Task details: Leave the pictures out. Return all other data exactly.
(Source material begins)
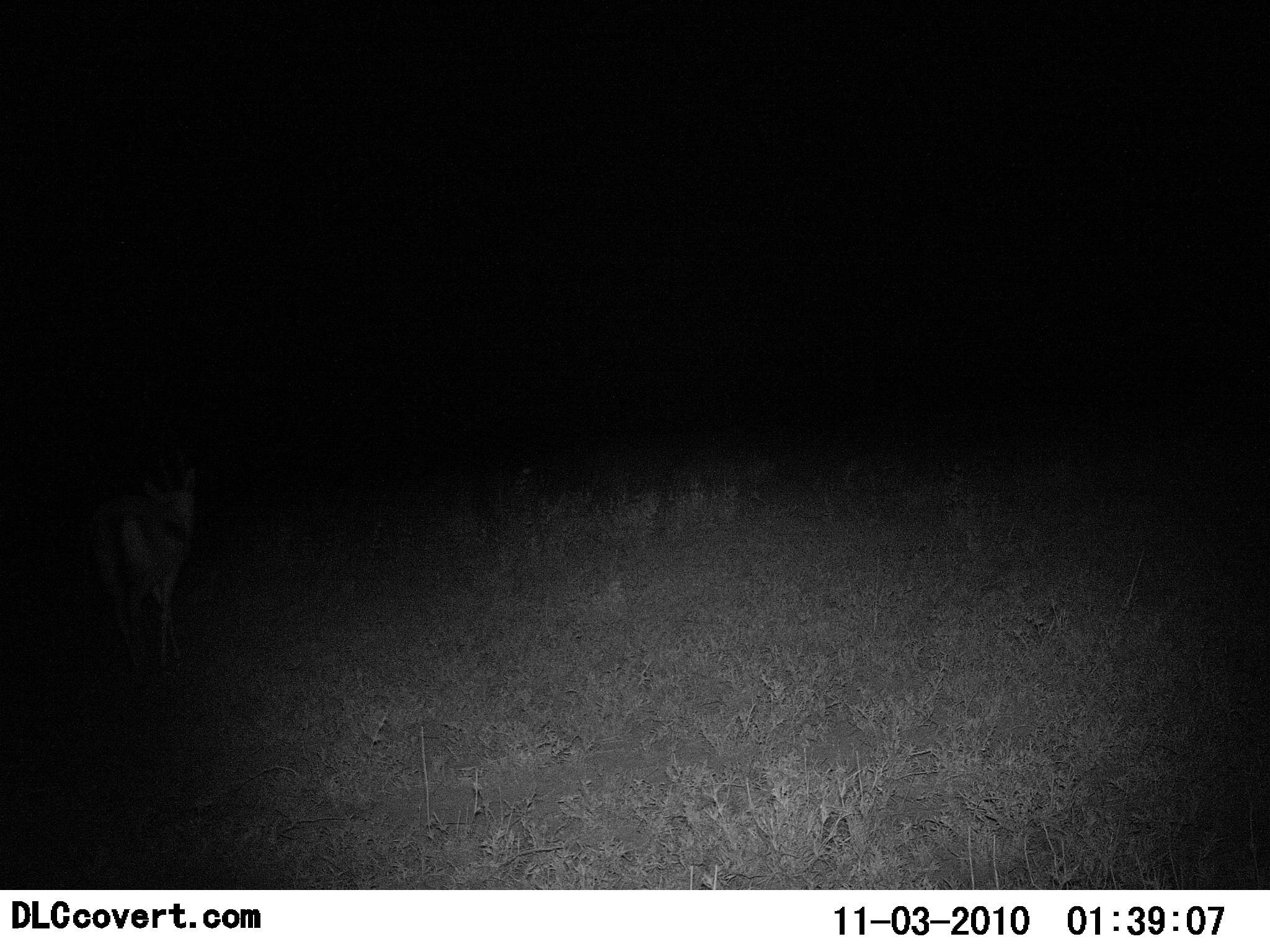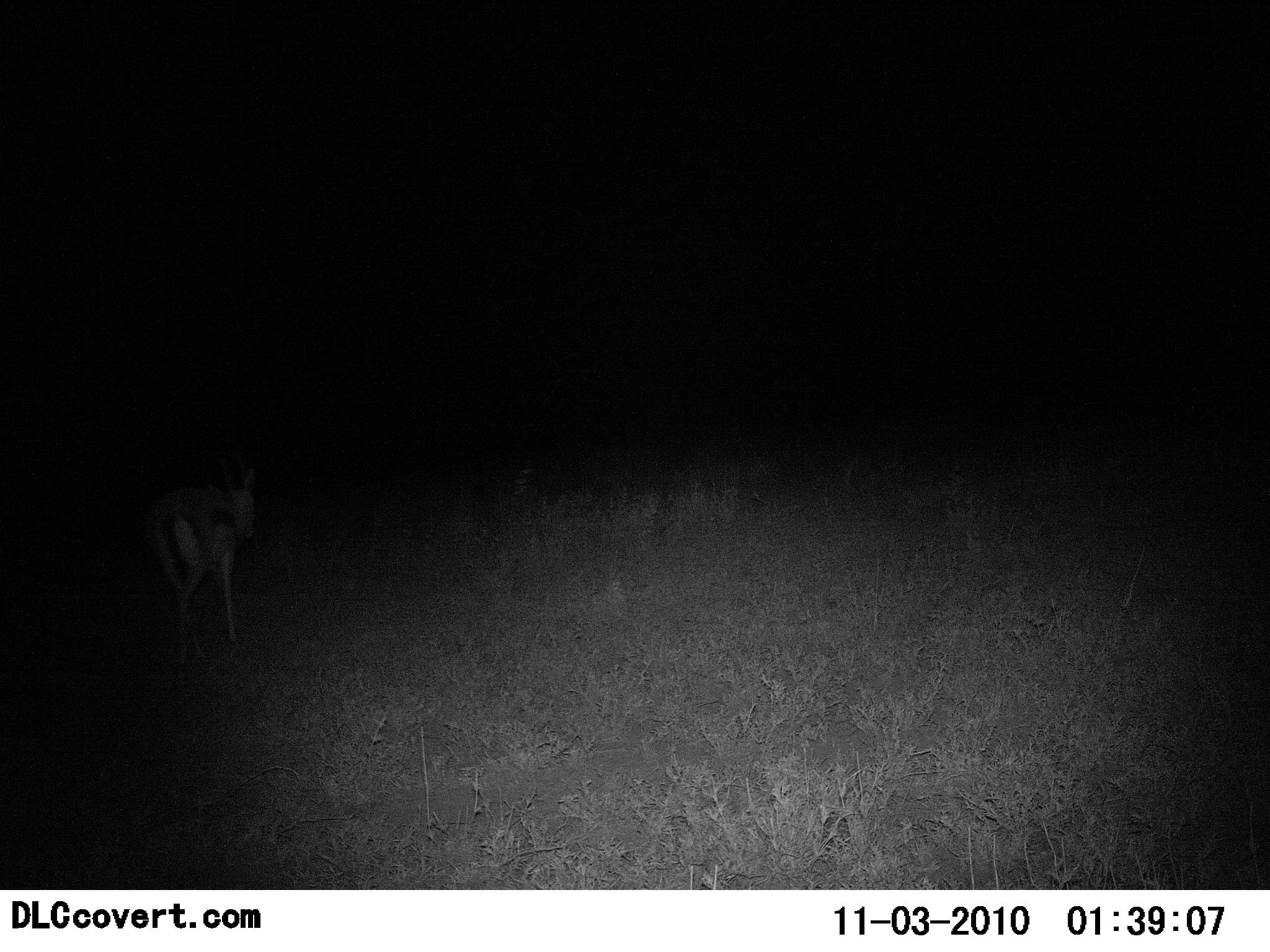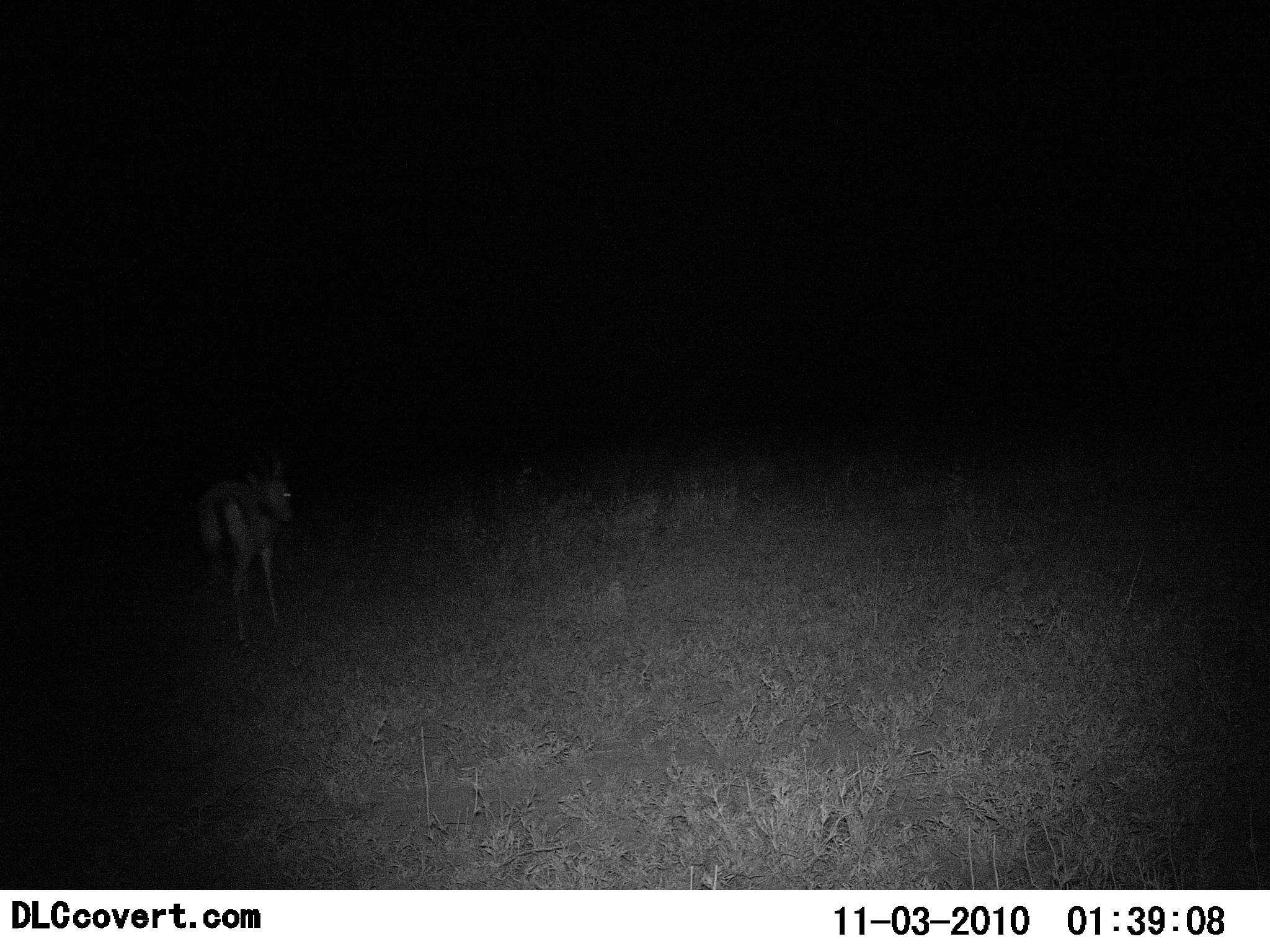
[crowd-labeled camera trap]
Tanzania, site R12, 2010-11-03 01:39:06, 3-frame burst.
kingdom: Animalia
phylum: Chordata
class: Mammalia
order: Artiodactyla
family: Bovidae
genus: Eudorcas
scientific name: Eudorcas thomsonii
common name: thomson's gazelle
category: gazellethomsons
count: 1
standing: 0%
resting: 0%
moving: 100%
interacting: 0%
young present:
(Source material ends)
Solution for this task:
[crowd-labeled camera trap]
Tanzania, site R12, 2010-11-03 01:39:06, 3-frame burst.
kingdom: Animalia
phylum: Chordata
class: Mammalia
order: Artiodactyla
family: Bovidae
genus: Eudorcas
scientific name: Eudorcas thomsonii
common name: thomson's gazelle
category: gazellethomsons
count: 1
standing: 0%
resting: 0%
moving: 100%
interacting: 0%
young present:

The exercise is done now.